## Task directions
Start at the line with "Researchers evaluated language" in the records below, stop at the line with "- Program-of-Thought (PoT): The", and return every line in that span exactly, the two end lines included.

## Data for analysis

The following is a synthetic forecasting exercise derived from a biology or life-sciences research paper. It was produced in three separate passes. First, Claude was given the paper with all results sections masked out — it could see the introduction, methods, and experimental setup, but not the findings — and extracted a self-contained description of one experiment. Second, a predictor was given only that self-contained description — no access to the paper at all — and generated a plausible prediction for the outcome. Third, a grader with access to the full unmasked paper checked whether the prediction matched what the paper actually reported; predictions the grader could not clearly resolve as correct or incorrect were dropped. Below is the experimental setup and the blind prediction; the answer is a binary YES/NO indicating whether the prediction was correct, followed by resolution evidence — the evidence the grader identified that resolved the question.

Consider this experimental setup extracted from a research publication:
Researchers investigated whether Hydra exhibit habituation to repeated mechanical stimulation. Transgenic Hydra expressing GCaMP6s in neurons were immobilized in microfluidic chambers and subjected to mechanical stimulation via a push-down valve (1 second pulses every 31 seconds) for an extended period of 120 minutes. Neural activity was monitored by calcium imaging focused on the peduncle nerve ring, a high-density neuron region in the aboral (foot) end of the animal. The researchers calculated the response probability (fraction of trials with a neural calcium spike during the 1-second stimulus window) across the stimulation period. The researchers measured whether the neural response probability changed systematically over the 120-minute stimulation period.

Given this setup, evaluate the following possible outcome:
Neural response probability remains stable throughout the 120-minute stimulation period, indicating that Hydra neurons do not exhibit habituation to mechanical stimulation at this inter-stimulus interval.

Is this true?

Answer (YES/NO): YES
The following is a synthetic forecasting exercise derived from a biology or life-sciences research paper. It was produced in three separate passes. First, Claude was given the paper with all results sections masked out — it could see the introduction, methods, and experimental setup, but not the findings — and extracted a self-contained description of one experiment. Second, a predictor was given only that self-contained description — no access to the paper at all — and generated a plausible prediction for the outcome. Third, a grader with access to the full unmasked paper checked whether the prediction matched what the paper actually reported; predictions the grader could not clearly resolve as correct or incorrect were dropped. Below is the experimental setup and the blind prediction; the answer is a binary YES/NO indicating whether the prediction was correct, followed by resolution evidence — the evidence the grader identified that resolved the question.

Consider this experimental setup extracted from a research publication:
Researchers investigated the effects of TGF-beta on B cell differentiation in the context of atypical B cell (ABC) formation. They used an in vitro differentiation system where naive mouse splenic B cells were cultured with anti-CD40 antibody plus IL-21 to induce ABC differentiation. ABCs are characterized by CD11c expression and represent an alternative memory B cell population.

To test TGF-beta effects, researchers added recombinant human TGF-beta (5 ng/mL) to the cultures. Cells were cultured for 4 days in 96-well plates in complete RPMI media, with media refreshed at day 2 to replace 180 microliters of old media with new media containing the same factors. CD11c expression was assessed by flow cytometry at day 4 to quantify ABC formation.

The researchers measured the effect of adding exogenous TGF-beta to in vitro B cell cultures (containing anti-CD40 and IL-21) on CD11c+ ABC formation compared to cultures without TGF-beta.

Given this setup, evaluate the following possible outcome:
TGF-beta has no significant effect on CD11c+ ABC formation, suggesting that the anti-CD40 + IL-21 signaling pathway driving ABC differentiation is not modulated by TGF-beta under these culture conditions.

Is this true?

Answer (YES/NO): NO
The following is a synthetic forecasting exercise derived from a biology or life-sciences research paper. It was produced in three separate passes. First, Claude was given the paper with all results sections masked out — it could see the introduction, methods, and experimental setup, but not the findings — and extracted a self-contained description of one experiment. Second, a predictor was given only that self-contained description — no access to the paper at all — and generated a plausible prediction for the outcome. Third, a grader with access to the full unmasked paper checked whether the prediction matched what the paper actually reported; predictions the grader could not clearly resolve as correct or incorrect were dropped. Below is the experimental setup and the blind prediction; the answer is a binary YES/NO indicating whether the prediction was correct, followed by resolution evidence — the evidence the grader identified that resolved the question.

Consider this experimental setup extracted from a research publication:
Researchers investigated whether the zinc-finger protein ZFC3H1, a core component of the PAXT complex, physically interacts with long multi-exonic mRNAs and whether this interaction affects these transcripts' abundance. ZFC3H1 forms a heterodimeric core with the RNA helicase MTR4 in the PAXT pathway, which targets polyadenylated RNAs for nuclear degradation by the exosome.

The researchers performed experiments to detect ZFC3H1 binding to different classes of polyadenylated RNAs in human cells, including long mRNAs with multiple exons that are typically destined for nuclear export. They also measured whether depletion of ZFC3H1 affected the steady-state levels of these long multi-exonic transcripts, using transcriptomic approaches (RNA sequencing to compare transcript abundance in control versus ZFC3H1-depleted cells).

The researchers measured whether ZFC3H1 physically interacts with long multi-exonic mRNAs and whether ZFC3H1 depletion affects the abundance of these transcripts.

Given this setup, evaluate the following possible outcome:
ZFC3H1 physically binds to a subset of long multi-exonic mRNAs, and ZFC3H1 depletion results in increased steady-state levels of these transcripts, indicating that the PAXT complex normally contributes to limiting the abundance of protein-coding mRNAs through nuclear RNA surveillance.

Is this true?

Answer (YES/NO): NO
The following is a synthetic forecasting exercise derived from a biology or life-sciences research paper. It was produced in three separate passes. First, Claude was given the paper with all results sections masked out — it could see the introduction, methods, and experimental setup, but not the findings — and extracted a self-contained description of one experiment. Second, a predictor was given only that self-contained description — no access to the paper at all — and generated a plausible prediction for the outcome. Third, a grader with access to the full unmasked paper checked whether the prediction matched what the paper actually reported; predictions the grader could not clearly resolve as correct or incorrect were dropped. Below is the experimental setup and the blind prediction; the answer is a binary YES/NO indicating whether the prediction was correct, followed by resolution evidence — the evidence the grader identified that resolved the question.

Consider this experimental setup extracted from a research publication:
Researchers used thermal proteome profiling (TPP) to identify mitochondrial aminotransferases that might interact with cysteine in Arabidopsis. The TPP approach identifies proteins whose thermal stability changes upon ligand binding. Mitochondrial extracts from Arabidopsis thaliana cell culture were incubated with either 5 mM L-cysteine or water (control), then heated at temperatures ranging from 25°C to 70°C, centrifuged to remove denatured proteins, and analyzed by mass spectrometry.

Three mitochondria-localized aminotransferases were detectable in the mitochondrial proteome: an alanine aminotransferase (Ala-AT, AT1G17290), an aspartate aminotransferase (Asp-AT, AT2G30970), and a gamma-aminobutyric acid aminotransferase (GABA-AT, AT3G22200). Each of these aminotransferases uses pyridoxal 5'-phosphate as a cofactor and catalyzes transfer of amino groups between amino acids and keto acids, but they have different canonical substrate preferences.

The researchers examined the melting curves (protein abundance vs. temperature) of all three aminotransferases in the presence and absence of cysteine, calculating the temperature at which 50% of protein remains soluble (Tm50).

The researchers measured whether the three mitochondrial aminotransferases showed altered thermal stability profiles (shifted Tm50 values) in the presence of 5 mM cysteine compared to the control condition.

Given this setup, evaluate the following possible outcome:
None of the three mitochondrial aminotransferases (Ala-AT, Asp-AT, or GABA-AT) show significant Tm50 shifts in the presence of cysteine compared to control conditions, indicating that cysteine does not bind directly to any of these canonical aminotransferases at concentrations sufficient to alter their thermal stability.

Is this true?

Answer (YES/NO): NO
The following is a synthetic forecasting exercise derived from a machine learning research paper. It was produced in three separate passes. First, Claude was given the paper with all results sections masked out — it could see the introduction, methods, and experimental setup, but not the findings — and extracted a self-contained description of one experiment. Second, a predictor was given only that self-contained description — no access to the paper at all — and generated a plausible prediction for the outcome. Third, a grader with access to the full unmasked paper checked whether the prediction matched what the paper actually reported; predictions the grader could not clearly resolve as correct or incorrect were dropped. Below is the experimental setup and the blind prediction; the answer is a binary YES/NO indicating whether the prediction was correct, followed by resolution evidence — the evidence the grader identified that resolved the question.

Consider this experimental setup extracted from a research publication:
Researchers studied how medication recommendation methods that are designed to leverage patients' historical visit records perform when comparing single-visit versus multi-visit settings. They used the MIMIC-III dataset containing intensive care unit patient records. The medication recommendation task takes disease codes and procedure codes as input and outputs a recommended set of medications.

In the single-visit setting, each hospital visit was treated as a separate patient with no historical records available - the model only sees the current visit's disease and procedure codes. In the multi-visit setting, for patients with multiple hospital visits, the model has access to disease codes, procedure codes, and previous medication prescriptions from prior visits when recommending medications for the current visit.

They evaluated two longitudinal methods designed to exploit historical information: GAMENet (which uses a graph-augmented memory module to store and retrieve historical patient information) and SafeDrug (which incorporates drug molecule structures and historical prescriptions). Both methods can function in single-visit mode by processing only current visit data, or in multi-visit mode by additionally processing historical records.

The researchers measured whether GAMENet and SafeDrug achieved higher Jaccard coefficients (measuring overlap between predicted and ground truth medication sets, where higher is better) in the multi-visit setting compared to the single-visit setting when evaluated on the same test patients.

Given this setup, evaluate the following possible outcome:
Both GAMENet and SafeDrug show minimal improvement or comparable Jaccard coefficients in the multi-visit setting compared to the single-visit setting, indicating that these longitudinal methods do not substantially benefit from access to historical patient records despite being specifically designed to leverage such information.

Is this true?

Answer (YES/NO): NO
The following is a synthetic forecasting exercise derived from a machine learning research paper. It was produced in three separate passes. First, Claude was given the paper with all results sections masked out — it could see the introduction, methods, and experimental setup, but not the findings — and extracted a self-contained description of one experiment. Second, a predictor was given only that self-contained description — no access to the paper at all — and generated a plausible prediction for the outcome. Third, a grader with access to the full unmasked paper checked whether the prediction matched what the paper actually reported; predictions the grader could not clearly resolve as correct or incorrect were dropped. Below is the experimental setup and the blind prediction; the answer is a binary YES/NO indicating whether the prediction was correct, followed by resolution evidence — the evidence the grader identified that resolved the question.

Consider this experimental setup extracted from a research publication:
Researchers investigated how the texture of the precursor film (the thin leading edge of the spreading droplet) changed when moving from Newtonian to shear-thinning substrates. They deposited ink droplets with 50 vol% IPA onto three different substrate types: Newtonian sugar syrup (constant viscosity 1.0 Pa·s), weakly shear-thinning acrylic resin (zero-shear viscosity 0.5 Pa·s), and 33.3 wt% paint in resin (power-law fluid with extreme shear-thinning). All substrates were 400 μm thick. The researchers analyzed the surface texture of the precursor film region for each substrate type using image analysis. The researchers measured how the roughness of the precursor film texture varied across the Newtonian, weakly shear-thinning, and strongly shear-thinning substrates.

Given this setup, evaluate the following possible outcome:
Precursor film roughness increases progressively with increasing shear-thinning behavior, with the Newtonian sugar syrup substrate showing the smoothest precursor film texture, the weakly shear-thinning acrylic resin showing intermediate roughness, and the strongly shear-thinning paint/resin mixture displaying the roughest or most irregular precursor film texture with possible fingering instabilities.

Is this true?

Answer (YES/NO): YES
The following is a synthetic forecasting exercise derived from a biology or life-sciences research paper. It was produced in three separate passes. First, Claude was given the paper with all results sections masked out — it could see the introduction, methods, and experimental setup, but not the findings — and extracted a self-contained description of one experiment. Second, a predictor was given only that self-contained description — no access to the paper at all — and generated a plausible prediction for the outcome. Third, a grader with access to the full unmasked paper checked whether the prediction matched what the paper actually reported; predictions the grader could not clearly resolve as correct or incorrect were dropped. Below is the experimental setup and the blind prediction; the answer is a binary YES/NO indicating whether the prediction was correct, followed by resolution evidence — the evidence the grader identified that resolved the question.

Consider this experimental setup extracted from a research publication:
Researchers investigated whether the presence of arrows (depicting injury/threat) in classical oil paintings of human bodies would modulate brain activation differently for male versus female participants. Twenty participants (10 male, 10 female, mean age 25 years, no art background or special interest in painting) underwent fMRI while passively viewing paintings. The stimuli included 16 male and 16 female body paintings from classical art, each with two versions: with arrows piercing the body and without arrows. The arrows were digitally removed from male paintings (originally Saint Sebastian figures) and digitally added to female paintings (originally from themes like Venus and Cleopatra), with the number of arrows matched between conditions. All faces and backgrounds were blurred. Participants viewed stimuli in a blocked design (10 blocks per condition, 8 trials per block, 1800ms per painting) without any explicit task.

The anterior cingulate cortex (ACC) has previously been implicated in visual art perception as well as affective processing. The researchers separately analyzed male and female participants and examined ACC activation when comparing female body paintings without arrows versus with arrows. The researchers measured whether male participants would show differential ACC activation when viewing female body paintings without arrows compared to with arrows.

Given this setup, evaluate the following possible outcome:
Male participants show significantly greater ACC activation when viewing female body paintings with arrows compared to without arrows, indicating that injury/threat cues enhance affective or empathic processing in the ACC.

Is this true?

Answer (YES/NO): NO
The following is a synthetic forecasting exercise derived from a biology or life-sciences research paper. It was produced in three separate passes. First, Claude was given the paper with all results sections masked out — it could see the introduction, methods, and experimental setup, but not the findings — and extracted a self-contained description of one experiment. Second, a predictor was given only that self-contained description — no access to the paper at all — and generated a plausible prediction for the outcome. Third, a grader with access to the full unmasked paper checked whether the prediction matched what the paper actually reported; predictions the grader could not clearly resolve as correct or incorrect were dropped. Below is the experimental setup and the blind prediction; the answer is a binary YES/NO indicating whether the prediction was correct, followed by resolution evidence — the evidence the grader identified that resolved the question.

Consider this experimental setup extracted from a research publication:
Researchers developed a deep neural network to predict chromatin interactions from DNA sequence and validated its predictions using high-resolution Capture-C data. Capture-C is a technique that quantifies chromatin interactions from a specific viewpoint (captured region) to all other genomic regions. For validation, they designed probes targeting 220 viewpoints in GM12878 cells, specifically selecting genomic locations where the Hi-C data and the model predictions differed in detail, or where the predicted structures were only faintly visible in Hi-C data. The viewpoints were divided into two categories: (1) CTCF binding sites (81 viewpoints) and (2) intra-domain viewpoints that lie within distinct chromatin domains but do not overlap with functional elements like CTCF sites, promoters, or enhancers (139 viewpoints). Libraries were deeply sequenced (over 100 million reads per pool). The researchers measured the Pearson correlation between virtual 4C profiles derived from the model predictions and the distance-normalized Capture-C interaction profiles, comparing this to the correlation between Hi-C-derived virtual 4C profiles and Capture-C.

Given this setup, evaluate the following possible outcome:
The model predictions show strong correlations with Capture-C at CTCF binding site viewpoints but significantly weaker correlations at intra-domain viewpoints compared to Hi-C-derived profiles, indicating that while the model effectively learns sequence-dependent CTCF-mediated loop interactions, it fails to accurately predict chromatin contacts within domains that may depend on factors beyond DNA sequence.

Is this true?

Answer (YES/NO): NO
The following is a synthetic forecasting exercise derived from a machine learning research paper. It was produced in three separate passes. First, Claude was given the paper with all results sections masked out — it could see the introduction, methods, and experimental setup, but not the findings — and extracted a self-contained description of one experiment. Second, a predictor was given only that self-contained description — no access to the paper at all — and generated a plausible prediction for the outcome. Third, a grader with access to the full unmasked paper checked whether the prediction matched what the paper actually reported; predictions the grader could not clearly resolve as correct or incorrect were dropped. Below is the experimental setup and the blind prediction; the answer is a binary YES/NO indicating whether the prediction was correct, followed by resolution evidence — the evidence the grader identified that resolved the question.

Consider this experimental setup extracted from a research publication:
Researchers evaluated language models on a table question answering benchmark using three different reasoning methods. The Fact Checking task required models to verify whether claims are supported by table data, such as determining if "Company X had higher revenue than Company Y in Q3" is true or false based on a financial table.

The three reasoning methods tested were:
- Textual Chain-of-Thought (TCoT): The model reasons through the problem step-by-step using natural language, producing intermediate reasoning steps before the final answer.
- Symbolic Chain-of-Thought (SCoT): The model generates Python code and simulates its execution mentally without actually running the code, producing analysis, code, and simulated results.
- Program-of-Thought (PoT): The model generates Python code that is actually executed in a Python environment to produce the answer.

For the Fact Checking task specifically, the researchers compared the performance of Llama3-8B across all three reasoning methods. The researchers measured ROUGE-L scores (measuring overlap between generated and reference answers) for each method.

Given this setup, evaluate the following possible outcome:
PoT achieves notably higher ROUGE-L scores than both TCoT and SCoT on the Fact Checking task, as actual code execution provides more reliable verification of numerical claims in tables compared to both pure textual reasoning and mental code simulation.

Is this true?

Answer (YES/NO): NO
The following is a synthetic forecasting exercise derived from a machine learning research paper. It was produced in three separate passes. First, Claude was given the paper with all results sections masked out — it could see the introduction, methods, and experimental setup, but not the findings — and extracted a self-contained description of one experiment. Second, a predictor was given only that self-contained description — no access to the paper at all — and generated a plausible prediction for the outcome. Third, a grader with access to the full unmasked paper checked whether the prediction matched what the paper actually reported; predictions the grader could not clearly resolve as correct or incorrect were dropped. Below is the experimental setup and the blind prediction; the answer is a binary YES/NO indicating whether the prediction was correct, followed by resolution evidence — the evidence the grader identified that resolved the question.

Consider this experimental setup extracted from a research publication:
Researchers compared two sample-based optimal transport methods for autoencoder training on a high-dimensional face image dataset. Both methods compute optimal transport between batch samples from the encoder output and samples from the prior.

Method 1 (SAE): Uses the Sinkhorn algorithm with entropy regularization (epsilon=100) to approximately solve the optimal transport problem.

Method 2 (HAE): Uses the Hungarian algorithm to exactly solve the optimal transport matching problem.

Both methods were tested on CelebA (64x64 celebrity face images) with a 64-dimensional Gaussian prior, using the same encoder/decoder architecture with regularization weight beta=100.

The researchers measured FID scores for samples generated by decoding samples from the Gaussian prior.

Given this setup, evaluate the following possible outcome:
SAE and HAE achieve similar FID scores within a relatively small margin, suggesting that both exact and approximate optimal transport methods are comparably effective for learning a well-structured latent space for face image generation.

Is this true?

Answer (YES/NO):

## Answer to this exercise
Researchers evaluated language models on a table question answering benchmark using three different reasoning methods. The Fact Checking task required models to verify whether claims are supported by table data, such as determining if "Company X had higher revenue than Company Y in Q3" is true or false based on a financial table.

The three reasoning methods tested were:
- Textual Chain-of-Thought (TCoT): The model reasons through the problem step-by-step using natural language, producing intermediate reasoning steps before the final answer.
- Symbolic Chain-of-Thought (SCoT): The model generates Python code and simulates its execution mentally without actually running the code, producing analysis, code, and simulated results.
- Program-of-Thought (PoT): The model generates Python code that is actually executed in a Python environment to produce the answer.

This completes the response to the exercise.